- **What the task requires**: Starting from the line with "this 600×354 image.", transcribe each line to the end of the records below. Copy them exactly and write nothing else.

Referring expression grounding data:
>>>

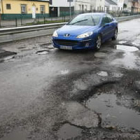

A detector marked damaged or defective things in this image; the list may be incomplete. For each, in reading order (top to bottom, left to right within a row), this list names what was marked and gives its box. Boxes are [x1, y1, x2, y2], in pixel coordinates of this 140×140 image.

water-filled pothole [85, 93, 140, 130]
pothole [85, 93, 140, 130]
pothole [57, 123, 82, 139]
water-filled pothole [57, 123, 82, 140]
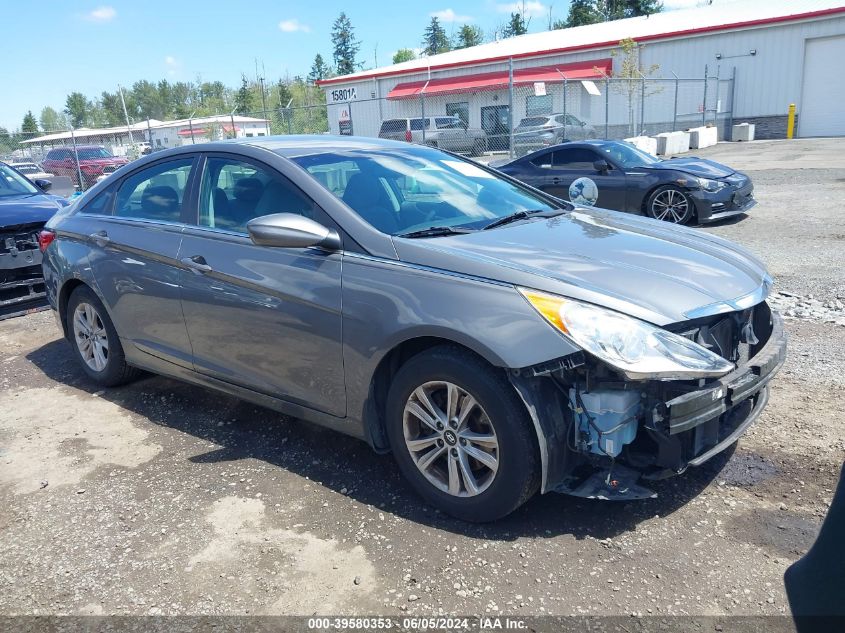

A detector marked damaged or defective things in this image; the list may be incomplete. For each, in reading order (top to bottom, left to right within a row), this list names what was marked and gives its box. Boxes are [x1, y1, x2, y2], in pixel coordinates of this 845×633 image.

broken headlight [516, 288, 736, 380]
damaged front bumper [512, 302, 788, 498]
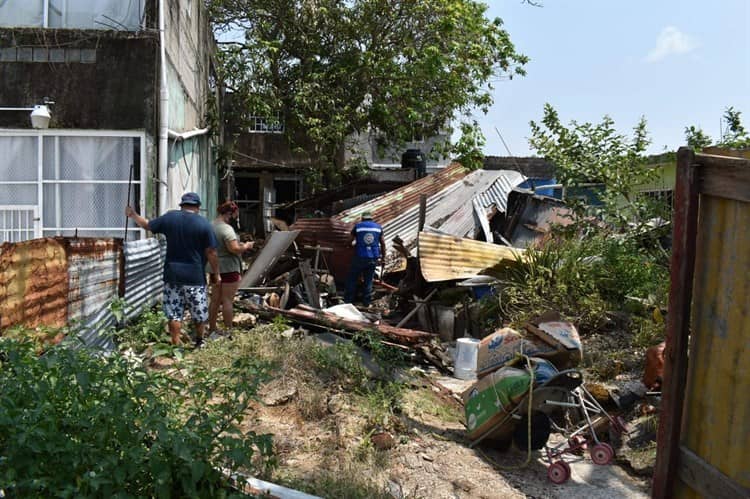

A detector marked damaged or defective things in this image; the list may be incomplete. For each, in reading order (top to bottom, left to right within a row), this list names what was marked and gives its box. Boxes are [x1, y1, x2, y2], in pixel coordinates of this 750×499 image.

rusty metal sheet [0, 239, 69, 332]
rusted corrugated metal fence [0, 237, 164, 348]
rusty metal sheet [239, 231, 302, 290]
rusty metal sheet [420, 232, 524, 284]
rusted metal gate [652, 148, 750, 499]
rusted corrugated metal fence [652, 148, 750, 499]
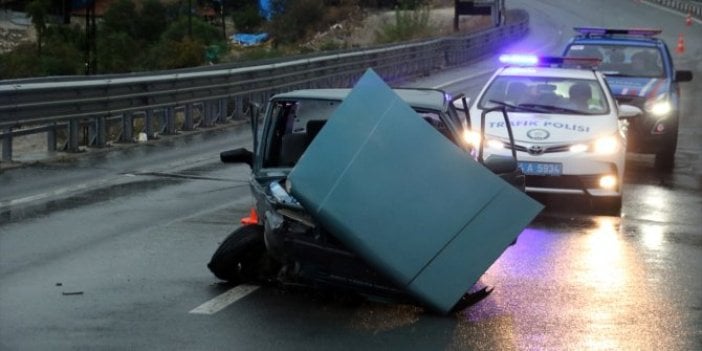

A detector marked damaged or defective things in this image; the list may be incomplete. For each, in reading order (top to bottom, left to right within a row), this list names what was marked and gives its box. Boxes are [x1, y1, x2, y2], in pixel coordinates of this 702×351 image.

crashed vehicle [209, 70, 544, 314]
crumpled car hood [286, 69, 544, 314]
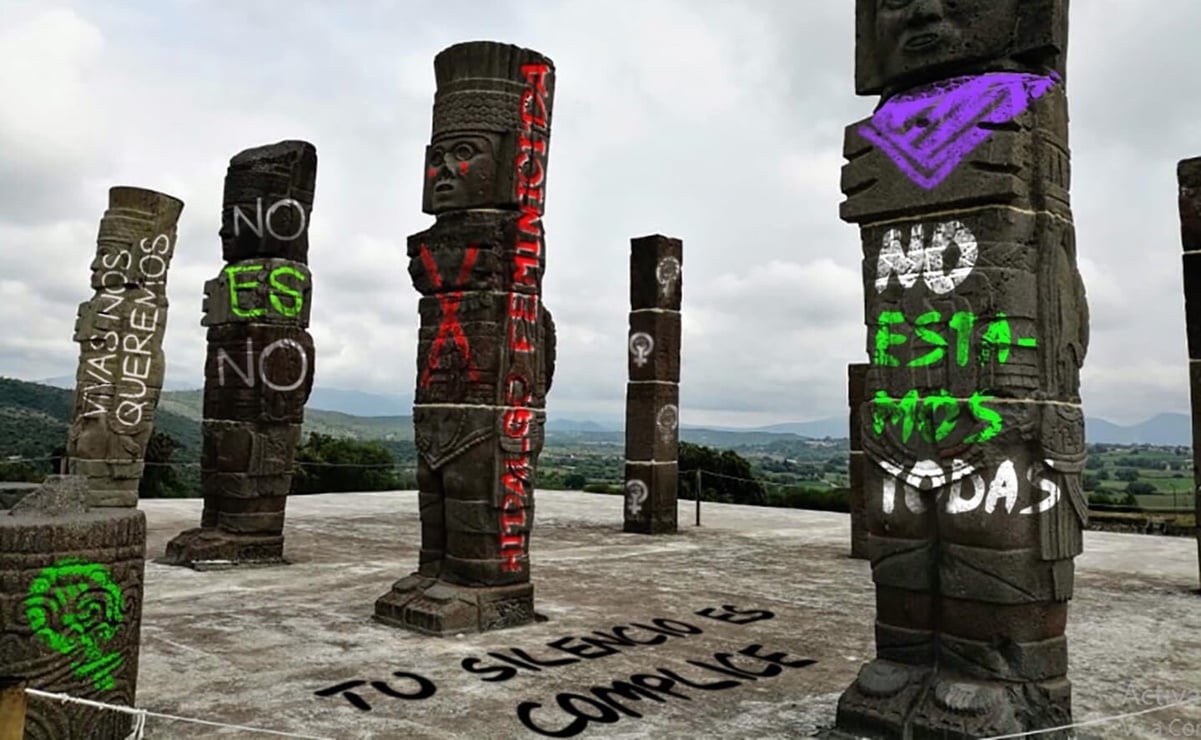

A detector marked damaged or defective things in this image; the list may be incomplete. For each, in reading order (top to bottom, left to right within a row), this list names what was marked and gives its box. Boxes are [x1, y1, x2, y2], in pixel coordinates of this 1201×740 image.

cracked concrete ground [126, 492, 1196, 740]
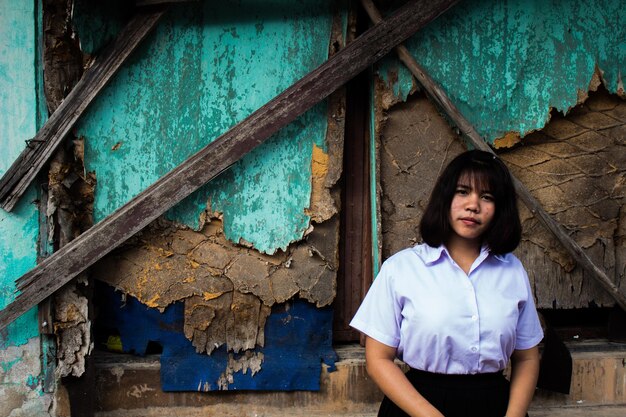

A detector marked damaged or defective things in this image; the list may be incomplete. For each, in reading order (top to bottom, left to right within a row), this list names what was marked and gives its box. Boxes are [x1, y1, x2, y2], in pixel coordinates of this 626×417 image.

peeling teal paint [0, 0, 40, 346]
flaking paint [73, 0, 334, 254]
peeling teal paint [75, 0, 336, 254]
peeling teal paint [378, 0, 620, 141]
flaking paint [378, 0, 620, 142]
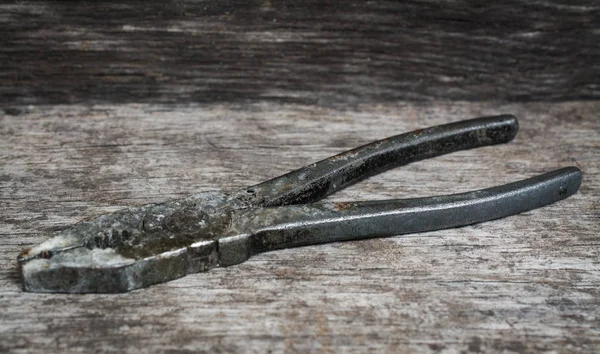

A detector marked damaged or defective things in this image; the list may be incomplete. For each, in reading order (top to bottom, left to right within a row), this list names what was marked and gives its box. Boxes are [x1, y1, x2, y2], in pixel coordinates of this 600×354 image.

old rusty pliers [17, 115, 580, 292]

<<<

- **Written answer**:
A detector marked damaged or defective things in this image; the list may be incomplete. For each, in reading order (top to bottom, left to right within a row), this list names what was marked and gives its box. Boxes are [x1, y1, x2, y2], in pixel coordinates of this 600×354 image.

old rusty pliers [17, 115, 580, 292]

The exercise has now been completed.